这才是我记忆中那个杀伐果决的摄政王。
昨晚的一切,一定是我精神错乱产生的幻觉。我定了定神,走上前去,按照规矩为他研墨。
他似乎没有察觉我的靠近,依旧沉浸在公文中。
我垂眸,小心翼翼地控制着力道,眼角的余光却不由自主地瞟向他笔下的奏折。然后,我的动作,僵住了。
在他面前那本关于“西北边防军饷调度”的严肃奏折上,空白的页边处,赫然出现了一只……不,是一排……形态各异的……小猪?
有的小猪在打滚,有的小猪在吹喇叭,有的小猪戴着皇冠,旁边还用极小的字标注着——“佩奇”。

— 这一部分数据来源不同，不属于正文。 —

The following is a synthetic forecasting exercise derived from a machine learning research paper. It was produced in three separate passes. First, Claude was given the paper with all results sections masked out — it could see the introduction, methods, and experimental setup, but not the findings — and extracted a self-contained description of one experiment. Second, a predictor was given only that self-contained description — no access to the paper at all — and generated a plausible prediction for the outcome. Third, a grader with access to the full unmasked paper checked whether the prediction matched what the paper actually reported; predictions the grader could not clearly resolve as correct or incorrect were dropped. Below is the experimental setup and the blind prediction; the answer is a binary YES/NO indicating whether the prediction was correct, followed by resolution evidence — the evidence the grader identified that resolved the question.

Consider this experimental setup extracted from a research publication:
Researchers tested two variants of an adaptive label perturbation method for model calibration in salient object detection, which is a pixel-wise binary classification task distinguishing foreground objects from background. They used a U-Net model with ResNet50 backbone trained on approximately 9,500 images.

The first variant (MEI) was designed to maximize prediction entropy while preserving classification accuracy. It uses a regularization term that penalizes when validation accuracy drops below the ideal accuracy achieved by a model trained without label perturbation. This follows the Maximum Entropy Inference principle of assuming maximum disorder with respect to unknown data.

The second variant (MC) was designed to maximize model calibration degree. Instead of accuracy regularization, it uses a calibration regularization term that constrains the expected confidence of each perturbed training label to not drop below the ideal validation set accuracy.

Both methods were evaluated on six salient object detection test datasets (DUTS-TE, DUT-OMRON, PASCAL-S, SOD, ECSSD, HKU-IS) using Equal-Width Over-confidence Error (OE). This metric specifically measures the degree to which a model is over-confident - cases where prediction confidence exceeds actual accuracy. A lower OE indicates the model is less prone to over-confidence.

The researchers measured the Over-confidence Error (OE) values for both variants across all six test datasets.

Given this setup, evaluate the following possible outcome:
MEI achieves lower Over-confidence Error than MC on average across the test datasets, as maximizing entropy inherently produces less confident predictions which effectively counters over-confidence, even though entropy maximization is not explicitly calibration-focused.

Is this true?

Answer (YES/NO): YES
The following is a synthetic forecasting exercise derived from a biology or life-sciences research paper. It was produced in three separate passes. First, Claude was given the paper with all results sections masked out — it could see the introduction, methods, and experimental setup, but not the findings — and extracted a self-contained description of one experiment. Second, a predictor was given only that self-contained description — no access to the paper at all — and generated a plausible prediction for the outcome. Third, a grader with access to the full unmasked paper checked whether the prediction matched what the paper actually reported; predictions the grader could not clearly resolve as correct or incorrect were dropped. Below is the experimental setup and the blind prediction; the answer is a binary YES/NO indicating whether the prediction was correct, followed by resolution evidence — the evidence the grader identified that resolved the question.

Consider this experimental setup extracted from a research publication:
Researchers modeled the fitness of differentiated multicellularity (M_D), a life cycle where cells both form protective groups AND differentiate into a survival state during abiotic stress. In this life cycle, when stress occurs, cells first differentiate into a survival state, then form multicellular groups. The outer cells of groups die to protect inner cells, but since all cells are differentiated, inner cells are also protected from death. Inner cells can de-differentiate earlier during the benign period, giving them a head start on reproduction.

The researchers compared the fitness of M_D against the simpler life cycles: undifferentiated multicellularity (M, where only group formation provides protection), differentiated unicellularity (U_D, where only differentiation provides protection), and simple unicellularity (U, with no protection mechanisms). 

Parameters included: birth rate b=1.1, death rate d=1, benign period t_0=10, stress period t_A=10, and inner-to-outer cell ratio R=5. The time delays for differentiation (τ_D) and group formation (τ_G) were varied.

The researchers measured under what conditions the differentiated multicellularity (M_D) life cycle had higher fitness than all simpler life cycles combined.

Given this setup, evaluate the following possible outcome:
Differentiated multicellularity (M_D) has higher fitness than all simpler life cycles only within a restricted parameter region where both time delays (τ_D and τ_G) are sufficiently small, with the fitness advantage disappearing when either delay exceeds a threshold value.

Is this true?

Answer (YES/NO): NO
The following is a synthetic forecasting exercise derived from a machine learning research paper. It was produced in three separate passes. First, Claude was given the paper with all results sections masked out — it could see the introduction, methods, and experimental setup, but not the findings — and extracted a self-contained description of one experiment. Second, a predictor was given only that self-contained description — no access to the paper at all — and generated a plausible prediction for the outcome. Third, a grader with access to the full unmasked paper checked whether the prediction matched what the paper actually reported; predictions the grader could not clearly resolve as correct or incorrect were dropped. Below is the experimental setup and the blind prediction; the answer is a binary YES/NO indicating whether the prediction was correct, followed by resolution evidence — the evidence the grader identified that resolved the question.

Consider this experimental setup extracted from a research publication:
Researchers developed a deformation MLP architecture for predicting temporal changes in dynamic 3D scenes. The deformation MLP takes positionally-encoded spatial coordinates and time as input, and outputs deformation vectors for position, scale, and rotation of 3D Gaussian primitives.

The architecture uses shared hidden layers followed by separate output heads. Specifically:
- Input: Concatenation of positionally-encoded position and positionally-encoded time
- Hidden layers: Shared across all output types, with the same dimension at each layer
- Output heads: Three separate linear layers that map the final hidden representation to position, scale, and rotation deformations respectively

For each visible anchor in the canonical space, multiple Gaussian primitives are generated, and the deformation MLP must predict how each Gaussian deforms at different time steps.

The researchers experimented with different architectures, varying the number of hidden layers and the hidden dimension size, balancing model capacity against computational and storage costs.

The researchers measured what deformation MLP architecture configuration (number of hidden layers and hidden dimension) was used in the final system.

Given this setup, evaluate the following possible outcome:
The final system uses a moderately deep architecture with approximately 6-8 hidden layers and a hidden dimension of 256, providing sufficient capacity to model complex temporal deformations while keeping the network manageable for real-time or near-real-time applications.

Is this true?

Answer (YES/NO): NO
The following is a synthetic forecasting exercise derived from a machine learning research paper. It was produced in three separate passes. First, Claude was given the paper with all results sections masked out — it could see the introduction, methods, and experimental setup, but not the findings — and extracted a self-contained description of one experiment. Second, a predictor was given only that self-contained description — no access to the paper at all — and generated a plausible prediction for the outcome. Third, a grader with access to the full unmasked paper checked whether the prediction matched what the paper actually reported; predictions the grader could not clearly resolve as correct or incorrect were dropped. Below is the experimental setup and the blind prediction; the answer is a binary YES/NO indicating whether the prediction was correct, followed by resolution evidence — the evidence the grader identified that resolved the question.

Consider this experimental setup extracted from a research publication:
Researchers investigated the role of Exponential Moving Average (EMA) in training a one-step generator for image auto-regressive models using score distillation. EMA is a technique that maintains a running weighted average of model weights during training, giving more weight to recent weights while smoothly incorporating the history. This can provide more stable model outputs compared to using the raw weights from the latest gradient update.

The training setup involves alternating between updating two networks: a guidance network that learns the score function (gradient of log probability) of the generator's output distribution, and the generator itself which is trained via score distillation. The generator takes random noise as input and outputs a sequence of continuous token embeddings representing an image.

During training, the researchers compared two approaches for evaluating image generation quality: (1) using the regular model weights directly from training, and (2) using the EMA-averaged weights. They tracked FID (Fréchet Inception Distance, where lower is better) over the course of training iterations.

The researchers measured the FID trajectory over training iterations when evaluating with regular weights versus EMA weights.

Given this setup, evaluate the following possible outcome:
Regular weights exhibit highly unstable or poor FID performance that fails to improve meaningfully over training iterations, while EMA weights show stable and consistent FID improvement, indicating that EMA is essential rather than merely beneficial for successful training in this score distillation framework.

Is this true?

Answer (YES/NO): NO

我手一抖,一滴墨汁“啪”地溅在了奏折上,也溅在了那只戴皇冠的小猪脸上。
“啊!”我低呼一声,吓得脸色发白。
污损奏折,这在任何朝代都是大罪!萧衍终于从他的世界里回过神来,他先是看了一眼被墨点污了的奏折,眉头瞬间拧成了一个疙瘩。
完了。
我心中一片冰凉,下意识地就要跪下请罪。
前世,他曾因为一个太监不小心打翻了茶水,弄湿了他的公文,便下令将其拖出去重打了三十大板。我闭上眼,等待着即将到来的惩罚。
然而,预想中的雷霆之怒并未降临。
我只听到他发出一声懊恼的低哼,然后,他以迅雷不及掩耳之势,将那本奏折“啪”地合上,藏到了另一堆奏折下面。

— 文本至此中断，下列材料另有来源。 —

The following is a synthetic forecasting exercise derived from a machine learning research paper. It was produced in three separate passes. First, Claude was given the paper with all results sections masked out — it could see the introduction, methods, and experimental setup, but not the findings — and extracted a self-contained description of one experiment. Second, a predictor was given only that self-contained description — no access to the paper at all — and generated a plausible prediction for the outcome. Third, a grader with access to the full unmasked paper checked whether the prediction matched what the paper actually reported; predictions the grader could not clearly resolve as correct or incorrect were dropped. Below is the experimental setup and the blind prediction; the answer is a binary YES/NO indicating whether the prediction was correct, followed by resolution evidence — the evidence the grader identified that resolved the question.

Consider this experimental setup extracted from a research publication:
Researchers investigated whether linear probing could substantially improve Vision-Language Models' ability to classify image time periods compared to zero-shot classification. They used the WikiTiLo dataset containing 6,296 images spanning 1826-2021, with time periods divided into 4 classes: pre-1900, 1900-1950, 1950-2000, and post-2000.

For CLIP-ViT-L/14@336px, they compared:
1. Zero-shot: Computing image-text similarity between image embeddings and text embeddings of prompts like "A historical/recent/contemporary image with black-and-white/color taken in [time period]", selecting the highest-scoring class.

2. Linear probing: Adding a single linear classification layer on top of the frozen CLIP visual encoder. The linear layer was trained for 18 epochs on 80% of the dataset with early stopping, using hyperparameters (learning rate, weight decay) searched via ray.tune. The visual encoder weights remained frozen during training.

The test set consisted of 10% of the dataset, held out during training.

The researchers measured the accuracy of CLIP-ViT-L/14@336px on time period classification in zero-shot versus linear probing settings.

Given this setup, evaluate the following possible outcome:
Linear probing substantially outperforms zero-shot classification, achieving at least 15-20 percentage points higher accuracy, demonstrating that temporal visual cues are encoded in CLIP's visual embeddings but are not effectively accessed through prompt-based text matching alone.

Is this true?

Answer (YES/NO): NO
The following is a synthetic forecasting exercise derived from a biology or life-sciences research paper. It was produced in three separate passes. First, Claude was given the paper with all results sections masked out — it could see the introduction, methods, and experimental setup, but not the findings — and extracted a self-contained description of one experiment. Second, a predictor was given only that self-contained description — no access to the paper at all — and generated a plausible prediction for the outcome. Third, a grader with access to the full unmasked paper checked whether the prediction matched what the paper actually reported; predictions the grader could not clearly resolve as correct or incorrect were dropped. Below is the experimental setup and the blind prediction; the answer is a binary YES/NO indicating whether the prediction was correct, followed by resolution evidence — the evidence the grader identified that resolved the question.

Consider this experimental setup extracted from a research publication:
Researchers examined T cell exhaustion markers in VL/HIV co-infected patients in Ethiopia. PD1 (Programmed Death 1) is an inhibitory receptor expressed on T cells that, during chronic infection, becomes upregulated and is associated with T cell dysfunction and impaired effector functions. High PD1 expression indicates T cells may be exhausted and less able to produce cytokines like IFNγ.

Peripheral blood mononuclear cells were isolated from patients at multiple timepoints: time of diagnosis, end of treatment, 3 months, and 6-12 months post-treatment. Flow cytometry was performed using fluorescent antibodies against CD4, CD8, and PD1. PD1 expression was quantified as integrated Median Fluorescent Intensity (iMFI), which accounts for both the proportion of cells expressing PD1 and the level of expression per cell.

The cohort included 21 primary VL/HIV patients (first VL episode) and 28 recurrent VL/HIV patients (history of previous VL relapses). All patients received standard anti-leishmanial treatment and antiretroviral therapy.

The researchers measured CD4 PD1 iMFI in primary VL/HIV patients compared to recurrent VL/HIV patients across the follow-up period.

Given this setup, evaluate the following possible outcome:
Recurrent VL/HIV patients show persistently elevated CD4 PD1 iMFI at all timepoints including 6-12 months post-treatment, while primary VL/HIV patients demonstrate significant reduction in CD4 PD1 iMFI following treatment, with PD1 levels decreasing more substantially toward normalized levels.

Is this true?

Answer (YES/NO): YES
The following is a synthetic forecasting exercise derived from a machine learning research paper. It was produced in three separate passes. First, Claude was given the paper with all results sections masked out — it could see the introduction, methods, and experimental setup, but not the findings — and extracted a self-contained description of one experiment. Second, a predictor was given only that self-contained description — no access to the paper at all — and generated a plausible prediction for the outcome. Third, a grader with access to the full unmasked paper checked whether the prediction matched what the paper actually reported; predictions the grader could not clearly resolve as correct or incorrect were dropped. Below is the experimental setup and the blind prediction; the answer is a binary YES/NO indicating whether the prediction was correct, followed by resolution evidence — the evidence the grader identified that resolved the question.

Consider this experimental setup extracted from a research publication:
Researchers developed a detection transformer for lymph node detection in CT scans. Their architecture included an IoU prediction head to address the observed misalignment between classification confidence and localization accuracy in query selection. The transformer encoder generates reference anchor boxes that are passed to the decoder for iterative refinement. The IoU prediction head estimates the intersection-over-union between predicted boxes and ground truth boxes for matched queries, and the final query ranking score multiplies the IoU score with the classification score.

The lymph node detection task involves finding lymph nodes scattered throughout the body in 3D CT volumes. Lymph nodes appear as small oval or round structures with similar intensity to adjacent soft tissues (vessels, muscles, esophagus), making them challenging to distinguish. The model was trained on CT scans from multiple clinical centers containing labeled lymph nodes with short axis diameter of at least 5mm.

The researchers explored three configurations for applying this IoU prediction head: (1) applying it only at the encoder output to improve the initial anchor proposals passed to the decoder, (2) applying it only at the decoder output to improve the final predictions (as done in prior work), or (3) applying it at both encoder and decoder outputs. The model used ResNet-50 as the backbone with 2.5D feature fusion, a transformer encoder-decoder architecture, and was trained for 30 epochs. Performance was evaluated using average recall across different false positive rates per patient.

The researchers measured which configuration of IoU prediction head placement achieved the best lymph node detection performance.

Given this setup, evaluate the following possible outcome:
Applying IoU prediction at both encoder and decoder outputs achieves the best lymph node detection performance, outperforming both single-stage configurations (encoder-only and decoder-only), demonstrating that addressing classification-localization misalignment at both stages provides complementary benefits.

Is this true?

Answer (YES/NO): YES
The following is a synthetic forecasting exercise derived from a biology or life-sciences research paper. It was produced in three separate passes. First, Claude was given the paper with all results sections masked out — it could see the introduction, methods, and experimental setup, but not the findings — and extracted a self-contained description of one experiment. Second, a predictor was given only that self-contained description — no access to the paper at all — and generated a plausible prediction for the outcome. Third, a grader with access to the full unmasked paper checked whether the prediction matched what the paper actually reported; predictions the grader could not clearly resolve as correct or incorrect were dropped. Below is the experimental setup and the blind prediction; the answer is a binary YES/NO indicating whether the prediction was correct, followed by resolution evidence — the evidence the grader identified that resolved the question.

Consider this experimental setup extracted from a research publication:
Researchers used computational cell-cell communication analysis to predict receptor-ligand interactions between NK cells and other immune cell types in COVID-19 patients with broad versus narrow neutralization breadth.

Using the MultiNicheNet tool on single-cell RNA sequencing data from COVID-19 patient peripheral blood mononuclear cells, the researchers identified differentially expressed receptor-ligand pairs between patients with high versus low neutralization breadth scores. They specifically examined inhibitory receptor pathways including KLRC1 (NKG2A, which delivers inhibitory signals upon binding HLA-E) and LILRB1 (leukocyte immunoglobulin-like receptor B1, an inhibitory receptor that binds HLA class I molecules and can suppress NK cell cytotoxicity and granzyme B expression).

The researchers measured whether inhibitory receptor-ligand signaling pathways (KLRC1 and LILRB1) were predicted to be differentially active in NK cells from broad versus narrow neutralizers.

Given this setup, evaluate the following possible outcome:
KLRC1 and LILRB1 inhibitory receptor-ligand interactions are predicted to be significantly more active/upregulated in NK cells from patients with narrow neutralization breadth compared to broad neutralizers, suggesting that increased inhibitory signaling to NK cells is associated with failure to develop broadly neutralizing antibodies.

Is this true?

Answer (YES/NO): NO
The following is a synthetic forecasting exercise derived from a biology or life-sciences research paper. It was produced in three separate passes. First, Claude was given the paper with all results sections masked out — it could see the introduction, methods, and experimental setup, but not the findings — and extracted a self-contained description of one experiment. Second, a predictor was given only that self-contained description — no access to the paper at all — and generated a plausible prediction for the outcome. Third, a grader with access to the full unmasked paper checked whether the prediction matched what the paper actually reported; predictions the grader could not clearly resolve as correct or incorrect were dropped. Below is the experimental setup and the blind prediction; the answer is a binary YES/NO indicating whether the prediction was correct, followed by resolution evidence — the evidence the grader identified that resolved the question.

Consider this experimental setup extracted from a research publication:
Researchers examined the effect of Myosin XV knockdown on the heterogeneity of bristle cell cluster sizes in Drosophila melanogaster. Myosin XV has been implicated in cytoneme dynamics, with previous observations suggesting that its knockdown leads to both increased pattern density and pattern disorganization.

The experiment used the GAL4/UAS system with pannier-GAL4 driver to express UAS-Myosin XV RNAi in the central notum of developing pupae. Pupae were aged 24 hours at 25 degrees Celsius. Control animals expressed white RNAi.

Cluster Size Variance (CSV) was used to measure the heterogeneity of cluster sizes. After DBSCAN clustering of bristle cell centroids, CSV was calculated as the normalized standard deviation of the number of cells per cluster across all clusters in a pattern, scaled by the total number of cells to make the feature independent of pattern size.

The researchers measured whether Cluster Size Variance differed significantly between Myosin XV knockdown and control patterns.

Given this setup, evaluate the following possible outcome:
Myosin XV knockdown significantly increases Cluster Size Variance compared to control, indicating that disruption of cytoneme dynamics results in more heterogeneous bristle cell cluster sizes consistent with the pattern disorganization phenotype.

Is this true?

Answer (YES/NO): YES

做完这一切,他才抬起头看我,脸色紧绷,眼神却有些飘忽:“无妨。
只是一点小污渍,不影响批阅。”我难以置信地睁开眼。
他……他就这么算了?
我的目光不受控制地移向那堆被他藏起来的奏折。
他似乎察觉到了我的视线,耳朵尖以肉眼可见的速度,迅速变红。“咳!”他重重地咳了一声,试图用威严来掩饰什么,“王妃不必在意。
方才本王是在构思……构思一幅……镇国神兽图!对,镇国神兽!此兽名为‘佩奇’,能保我大夏江山永固,国泰民安!”他一本正经地胡说八道,脸上的表情严肃得仿佛在宣布什么国家大事。
可那双游移不定的眼睛和红透了的耳根,却彻底出卖了他。
我呆呆地看着他,看着他努力维持着“暴君”人设,却不知道自己的马甲已经掉了一地。
“镇国神兽?”我几乎是下意识地重复了一句,声音里带着我自己都未曾察觉的茫然。
“正是!”他似乎受到了鼓舞,说得更加起劲了,“此神兽天生神力,喜……喜在泥潭打滚,叫声……叫声独特,能震慑宵小!本王将其画在奏折上,便是要让那些心怀不轨的乱臣贼子,日夜感受神兽的威压!”
我:“……”
我看着他那张写满了“快信我,快信我啊”的脸,突然有种想笑的冲动。
可前世的阴影太过沉重,我笑不出来。
我只是觉得荒谬,一种前所未有的荒谬感席卷了我。这还是那个让满朝文武闻风丧胆的暴君吗?那个动辄“拖出去斩了”的摄政王,私底下竟然喜欢画Q版小猪,还给它起了个“佩奇”的名字?被发现后,还要强行挽尊,说这是“镇国神兽”?